Start of DATA EXTRACT

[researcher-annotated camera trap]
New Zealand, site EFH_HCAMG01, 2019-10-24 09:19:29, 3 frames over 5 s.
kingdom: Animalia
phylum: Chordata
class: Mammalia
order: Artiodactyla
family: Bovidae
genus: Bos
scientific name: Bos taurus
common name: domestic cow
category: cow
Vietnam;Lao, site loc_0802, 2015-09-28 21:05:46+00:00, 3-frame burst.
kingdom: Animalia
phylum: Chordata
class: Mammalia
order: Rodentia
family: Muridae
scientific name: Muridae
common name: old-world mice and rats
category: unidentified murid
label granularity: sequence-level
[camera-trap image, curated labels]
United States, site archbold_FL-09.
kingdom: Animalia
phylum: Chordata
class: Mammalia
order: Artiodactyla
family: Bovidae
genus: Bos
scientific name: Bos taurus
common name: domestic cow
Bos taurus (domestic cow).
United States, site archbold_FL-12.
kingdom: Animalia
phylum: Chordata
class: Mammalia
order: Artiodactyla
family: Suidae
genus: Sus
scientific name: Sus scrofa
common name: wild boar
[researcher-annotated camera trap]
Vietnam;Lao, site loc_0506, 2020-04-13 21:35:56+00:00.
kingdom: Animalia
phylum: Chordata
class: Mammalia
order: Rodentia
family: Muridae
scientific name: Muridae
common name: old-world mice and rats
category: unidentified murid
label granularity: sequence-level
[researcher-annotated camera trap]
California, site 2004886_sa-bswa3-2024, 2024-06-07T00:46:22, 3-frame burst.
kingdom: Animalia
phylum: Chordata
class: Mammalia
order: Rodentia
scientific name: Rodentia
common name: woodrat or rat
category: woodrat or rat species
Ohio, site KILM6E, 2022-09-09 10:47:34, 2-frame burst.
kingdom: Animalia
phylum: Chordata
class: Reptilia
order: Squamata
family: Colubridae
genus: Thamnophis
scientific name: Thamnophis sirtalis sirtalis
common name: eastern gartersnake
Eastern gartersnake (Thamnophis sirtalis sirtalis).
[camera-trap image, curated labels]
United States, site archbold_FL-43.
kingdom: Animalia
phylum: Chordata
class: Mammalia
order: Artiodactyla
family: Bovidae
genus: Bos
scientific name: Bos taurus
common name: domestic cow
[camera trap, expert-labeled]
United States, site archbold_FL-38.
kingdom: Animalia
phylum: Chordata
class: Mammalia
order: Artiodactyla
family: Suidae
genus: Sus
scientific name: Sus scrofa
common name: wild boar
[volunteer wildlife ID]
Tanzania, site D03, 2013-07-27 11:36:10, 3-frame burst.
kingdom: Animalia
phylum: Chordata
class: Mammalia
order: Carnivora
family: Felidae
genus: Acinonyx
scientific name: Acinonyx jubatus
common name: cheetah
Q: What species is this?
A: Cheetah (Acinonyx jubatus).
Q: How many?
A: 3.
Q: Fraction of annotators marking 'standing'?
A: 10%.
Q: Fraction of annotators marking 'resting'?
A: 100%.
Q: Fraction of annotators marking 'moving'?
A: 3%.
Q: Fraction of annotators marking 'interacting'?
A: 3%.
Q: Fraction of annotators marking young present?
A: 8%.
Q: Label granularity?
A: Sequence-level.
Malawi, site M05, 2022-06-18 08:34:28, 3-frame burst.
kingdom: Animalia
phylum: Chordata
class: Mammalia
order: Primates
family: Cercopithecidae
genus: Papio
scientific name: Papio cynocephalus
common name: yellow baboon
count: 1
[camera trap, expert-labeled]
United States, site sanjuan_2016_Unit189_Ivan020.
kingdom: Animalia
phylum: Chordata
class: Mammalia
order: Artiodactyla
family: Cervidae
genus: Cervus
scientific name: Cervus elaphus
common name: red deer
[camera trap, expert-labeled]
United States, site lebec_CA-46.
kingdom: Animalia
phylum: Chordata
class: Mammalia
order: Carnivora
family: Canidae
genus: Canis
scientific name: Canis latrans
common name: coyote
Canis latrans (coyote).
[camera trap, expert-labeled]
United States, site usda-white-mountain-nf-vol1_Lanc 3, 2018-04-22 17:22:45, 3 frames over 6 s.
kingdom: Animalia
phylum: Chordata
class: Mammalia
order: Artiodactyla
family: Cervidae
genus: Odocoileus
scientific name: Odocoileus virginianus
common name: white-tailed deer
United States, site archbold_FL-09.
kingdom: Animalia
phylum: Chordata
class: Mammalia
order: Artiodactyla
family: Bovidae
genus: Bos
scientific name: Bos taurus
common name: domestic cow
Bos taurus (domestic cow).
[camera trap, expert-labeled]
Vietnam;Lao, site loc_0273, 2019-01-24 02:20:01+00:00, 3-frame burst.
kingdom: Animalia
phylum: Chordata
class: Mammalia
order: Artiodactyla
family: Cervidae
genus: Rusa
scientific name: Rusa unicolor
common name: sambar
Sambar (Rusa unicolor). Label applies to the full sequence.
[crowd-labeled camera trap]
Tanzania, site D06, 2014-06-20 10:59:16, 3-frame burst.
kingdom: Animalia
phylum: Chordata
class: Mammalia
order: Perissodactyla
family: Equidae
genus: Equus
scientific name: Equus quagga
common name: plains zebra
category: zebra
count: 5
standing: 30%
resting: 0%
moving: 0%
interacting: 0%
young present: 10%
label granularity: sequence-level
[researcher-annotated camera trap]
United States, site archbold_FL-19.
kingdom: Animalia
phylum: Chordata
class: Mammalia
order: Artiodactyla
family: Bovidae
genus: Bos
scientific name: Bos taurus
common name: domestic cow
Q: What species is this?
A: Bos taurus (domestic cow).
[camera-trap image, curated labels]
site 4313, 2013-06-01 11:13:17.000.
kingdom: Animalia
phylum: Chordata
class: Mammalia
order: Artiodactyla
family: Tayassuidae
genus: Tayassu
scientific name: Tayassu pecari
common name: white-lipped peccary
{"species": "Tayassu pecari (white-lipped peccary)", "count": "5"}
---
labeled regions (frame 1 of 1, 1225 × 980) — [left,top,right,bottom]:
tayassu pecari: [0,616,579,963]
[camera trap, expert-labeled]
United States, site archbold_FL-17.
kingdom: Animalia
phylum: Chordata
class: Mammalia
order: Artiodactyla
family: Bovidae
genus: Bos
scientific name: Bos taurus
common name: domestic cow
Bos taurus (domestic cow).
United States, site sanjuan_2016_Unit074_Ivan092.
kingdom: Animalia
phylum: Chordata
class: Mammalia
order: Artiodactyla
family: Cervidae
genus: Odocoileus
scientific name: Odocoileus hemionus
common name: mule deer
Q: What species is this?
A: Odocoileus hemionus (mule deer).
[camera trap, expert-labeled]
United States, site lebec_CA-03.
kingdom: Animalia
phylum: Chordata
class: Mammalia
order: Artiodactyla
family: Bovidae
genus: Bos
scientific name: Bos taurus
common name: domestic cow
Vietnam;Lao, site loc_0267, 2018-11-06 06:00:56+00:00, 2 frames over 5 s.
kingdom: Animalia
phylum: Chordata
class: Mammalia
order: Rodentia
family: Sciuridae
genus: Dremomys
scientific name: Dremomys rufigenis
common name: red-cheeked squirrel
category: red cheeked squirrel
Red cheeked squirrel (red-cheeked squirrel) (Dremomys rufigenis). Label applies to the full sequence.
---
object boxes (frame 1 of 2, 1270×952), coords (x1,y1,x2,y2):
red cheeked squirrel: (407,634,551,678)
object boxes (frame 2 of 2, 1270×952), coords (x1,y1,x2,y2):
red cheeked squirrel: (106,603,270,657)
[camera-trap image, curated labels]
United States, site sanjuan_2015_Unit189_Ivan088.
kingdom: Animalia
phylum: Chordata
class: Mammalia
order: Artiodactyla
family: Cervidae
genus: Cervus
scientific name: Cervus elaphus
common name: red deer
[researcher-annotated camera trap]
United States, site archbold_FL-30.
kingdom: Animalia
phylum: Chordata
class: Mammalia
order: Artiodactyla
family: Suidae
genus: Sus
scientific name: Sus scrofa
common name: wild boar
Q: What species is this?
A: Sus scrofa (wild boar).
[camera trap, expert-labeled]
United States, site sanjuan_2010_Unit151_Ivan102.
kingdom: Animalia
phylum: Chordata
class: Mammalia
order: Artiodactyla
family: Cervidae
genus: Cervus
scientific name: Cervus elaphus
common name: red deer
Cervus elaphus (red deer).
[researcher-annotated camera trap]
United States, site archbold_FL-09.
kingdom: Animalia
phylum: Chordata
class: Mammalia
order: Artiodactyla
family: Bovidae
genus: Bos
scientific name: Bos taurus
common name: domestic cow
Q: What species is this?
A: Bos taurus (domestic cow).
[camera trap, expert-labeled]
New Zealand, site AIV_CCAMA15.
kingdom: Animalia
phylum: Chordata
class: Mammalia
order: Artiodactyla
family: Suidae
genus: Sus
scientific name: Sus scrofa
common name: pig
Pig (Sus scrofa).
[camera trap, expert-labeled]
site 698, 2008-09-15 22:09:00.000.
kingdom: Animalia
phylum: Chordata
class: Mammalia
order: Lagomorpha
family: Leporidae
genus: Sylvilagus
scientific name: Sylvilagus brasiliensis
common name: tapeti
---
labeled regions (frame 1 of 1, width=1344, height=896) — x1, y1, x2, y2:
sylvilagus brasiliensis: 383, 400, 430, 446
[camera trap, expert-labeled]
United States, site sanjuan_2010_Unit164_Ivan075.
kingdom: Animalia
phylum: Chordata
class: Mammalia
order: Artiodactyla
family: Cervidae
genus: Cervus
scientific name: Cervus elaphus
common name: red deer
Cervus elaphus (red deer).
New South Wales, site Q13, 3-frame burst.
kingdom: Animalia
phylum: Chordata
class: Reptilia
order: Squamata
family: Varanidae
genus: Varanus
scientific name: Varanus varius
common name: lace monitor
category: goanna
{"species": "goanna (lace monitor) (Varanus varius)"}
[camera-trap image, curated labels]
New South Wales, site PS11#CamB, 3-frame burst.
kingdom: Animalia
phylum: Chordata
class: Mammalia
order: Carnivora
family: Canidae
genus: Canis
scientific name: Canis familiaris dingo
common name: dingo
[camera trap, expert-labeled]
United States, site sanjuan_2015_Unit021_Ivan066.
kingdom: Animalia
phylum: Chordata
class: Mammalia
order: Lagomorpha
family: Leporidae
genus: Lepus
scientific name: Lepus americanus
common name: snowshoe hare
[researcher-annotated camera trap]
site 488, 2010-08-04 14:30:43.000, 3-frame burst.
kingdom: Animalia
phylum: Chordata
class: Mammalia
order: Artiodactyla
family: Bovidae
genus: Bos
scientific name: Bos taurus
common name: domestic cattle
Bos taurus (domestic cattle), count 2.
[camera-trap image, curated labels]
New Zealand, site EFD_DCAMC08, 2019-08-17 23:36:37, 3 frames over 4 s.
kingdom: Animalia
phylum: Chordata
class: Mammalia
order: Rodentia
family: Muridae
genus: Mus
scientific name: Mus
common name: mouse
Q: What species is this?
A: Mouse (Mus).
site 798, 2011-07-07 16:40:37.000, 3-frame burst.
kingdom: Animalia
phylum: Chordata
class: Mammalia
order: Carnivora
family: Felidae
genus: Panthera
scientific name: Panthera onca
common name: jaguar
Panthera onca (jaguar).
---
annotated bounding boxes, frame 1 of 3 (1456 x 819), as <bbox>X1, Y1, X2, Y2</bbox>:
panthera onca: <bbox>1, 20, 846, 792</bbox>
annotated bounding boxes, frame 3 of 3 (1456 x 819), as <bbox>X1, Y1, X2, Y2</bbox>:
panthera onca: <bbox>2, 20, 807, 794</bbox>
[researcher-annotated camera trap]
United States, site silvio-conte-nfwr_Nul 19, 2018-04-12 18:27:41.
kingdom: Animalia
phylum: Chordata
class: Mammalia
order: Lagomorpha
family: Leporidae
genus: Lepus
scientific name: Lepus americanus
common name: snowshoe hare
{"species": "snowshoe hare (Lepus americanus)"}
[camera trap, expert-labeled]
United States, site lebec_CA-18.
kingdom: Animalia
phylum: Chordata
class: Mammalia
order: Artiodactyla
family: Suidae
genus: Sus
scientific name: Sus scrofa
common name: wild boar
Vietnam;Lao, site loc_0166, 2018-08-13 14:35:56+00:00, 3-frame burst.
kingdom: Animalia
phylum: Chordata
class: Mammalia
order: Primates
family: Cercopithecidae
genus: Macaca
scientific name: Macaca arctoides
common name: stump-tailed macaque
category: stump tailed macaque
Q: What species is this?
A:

End of DATA EXTRACT

TASK STATEMENT: Give back exactly the lines from the beginning of the records through the line containing "category: cow", and only those.

OUTPUT OF THE TASK:
[researcher-annotated camera trap]
New Zealand, site EFH_HCAMG01, 2019-10-24 09:19:29, 3 frames over 5 s.
kingdom: Animalia
phylum: Chordata
class: Mammalia
order: Artiodactyla
family: Bovidae
genus: Bos
scientific name: Bos taurus
common name: domestic cow
category: cow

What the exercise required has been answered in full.